* REQUIRED WORK
For each line below, write it out exactly as it appears.

* DATASET CONTENT

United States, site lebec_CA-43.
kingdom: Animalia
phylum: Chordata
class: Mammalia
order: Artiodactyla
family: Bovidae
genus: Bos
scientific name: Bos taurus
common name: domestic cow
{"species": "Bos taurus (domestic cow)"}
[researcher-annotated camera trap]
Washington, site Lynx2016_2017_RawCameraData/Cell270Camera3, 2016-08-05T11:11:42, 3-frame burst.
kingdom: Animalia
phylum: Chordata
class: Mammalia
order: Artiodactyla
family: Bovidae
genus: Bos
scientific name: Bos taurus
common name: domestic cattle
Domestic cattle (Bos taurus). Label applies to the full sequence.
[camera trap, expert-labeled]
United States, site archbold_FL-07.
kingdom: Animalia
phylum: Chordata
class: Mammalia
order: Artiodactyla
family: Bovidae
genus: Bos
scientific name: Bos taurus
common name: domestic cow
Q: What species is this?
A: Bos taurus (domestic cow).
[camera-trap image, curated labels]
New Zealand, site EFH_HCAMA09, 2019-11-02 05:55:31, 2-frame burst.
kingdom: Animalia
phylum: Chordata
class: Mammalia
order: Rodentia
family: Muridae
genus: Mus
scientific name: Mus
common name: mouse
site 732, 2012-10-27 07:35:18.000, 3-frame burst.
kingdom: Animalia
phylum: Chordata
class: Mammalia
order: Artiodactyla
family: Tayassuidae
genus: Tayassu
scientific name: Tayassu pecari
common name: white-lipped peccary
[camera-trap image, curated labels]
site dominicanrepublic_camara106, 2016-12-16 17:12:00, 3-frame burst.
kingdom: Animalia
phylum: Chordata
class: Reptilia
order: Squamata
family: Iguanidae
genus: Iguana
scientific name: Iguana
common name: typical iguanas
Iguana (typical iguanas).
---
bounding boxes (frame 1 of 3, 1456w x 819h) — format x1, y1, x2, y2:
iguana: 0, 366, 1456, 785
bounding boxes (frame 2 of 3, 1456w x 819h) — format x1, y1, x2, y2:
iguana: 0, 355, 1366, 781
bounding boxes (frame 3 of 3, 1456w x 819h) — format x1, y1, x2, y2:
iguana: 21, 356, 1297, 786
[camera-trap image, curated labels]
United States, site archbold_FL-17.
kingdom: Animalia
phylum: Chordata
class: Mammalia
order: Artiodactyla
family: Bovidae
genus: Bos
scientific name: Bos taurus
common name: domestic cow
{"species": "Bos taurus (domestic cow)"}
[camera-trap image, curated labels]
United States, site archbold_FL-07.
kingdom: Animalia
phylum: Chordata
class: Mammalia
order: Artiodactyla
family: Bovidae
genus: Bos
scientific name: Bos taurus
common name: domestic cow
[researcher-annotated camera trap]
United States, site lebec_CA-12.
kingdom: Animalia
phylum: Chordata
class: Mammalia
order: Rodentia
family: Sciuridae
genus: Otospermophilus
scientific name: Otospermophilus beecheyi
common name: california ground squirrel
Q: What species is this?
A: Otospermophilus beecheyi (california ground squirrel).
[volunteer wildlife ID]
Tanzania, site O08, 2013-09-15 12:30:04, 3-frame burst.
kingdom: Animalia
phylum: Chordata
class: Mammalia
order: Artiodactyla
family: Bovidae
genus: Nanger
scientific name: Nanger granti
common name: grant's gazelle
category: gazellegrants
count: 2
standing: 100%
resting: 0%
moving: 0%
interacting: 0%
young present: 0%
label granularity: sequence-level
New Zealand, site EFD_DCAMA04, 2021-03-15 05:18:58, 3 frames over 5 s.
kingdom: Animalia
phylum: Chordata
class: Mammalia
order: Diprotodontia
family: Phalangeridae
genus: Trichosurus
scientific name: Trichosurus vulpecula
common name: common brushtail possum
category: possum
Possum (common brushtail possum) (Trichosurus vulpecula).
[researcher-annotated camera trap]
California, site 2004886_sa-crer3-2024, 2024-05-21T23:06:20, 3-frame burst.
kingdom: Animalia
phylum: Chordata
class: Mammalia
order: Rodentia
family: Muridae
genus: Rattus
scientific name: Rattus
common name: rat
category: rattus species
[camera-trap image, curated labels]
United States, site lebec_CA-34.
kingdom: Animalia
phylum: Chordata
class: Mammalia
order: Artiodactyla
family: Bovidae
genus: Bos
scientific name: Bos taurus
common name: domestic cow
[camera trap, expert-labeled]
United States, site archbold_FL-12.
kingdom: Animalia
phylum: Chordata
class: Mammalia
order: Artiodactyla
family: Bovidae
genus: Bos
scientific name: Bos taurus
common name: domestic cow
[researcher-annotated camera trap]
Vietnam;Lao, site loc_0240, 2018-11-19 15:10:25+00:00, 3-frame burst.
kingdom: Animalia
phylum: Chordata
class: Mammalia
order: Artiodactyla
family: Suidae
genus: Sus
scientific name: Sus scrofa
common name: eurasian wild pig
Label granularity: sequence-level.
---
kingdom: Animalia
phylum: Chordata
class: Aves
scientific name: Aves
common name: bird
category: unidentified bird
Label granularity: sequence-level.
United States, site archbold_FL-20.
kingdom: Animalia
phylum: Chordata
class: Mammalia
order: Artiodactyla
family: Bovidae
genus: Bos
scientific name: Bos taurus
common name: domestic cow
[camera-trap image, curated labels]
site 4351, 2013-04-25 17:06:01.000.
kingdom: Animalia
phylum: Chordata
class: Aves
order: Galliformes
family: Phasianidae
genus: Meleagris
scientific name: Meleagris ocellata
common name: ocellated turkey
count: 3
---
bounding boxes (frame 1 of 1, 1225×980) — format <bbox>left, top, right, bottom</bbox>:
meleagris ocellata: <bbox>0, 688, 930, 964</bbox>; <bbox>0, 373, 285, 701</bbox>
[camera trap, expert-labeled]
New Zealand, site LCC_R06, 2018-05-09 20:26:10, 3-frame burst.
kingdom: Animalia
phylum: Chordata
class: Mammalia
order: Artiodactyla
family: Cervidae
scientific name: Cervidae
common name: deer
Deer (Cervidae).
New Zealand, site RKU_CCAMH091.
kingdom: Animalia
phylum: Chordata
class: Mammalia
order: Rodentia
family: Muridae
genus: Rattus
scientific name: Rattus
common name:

* ANSWER SPACE
United States, site lebec_CA-43.
kingdom: Animalia
phylum: Chordata
class: Mammalia
order: Artiodactyla
family: Bovidae
genus: Bos
scientific name: Bos taurus
common name: domestic cow
{"species": "Bos taurus (domestic cow)"}
[researcher-annotated camera trap]
Washington, site Lynx2016_2017_RawCameraData/Cell270Camera3, 2016-08-05T11:11:42, 3-frame burst.
kingdom: Animalia
phylum: Chordata
class: Mammalia
order: Artiodactyla
family: Bovidae
genus: Bos
scientific name: Bos taurus
common name: domestic cattle
Domestic cattle (Bos taurus). Label applies to the full sequence.
[camera trap, expert-labeled]
United States, site archbold_FL-07.
kingdom: Animalia
phylum: Chordata
class: Mammalia
order: Artiodactyla
family: Bovidae
genus: Bos
scientific name: Bos taurus
common name: domestic cow
Q: What species is this?
A: Bos taurus (domestic cow).
[camera-trap image, curated labels]
New Zealand, site EFH_HCAMA09, 2019-11-02 05:55:31, 2-frame burst.
kingdom: Animalia
phylum: Chordata
class: Mammalia
order: Rodentia
family: Muridae
genus: Mus
scientific name: Mus
common name: mouse
site 732, 2012-10-27 07:35:18.000, 3-frame burst.
kingdom: Animalia
phylum: Chordata
class: Mammalia
order: Artiodactyla
family: Tayassuidae
genus: Tayassu
scientific name: Tayassu pecari
common name: white-lipped peccary
[camera-trap image, curated labels]
site dominicanrepublic_camara106, 2016-12-16 17:12:00, 3-frame burst.
kingdom: Animalia
phylum: Chordata
class: Reptilia
order: Squamata
family: Iguanidae
genus: Iguana
scientific name: Iguana
common name: typical iguanas
Iguana (typical iguanas).
---
bounding boxes (frame 1 of 3, 1456w x 819h) — format x1, y1, x2, y2:
iguana: 0, 366, 1456, 785
bounding boxes (frame 2 of 3, 1456w x 819h) — format x1, y1, x2, y2:
iguana: 0, 355, 1366, 781
bounding boxes (frame 3 of 3, 1456w x 819h) — format x1, y1, x2, y2:
iguana: 21, 356, 1297, 786
[camera-trap image, curated labels]
United States, site archbold_FL-17.
kingdom: Animalia
phylum: Chordata
class: Mammalia
order: Artiodactyla
family: Bovidae
genus: Bos
scientific name: Bos taurus
common name: domestic cow
{"species": "Bos taurus (domestic cow)"}
[camera-trap image, curated labels]
United States, site archbold_FL-07.
kingdom: Animalia
phylum: Chordata
class: Mammalia
order: Artiodactyla
family: Bovidae
genus: Bos
scientific name: Bos taurus
common name: domestic cow
[researcher-annotated camera trap]
United States, site lebec_CA-12.
kingdom: Animalia
phylum: Chordata
class: Mammalia
order: Rodentia
family: Sciuridae
genus: Otospermophilus
scientific name: Otospermophilus beecheyi
common name: california ground squirrel
Q: What species is this?
A: Otospermophilus beecheyi (california ground squirrel).
[volunteer wildlife ID]
Tanzania, site O08, 2013-09-15 12:30:04, 3-frame burst.
kingdom: Animalia
phylum: Chordata
class: Mammalia
order: Artiodactyla
family: Bovidae
genus: Nanger
scientific name: Nanger granti
common name: grant's gazelle
category: gazellegrants
count: 2
standing: 100%
resting: 0%
moving: 0%
interacting: 0%
young present: 0%
label granularity: sequence-level
New Zealand, site EFD_DCAMA04, 2021-03-15 05:18:58, 3 frames over 5 s.
kingdom: Animalia
phylum: Chordata
class: Mammalia
order: Diprotodontia
family: Phalangeridae
genus: Trichosurus
scientific name: Trichosurus vulpecula
common name: common brushtail possum
category: possum
Possum (common brushtail possum) (Trichosurus vulpecula).
[researcher-annotated camera trap]
California, site 2004886_sa-crer3-2024, 2024-05-21T23:06:20, 3-frame burst.
kingdom: Animalia
phylum: Chordata
class: Mammalia
order: Rodentia
family: Muridae
genus: Rattus
scientific name: Rattus
common name: rat
category: rattus species
[camera-trap image, curated labels]
United States, site lebec_CA-34.
kingdom: Animalia
phylum: Chordata
class: Mammalia
order: Artiodactyla
family: Bovidae
genus: Bos
scientific name: Bos taurus
common name: domestic cow
[camera trap, expert-labeled]
United States, site archbold_FL-12.
kingdom: Animalia
phylum: Chordata
class: Mammalia
order: Artiodactyla
family: Bovidae
genus: Bos
scientific name: Bos taurus
common name: domestic cow
[researcher-annotated camera trap]
Vietnam;Lao, site loc_0240, 2018-11-19 15:10:25+00:00, 3-frame burst.
kingdom: Animalia
phylum: Chordata
class: Mammalia
order: Artiodactyla
family: Suidae
genus: Sus
scientific name: Sus scrofa
common name: eurasian wild pig
Label granularity: sequence-level.
---
kingdom: Animalia
phylum: Chordata
class: Aves
scientific name: Aves
common name: bird
category: unidentified bird
Label granularity: sequence-level.
United States, site archbold_FL-20.
kingdom: Animalia
phylum: Chordata
class: Mammalia
order: Artiodactyla
family: Bovidae
genus: Bos
scientific name: Bos taurus
common name: domestic cow
[camera-trap image, curated labels]
site 4351, 2013-04-25 17:06:01.000.
kingdom: Animalia
phylum: Chordata
class: Aves
order: Galliformes
family: Phasianidae
genus: Meleagris
scientific name: Meleagris ocellata
common name: ocellated turkey
count: 3
---
bounding boxes (frame 1 of 1, 1225×980) — format <bbox>left, top, right, bottom</bbox>:
meleagris ocellata: <bbox>0, 688, 930, 964</bbox>; <bbox>0, 373, 285, 701</bbox>
[camera trap, expert-labeled]
New Zealand, site LCC_R06, 2018-05-09 20:26:10, 3-frame burst.
kingdom: Animalia
phylum: Chordata
class: Mammalia
order: Artiodactyla
family: Cervidae
scientific name: Cervidae
common name: deer
Deer (Cervidae).
New Zealand, site RKU_CCAMH091.
kingdom: Animalia
phylum: Chordata
class: Mammalia
order: Rodentia
family: Muridae
genus: Rattus
scientific name: Rattus
common name:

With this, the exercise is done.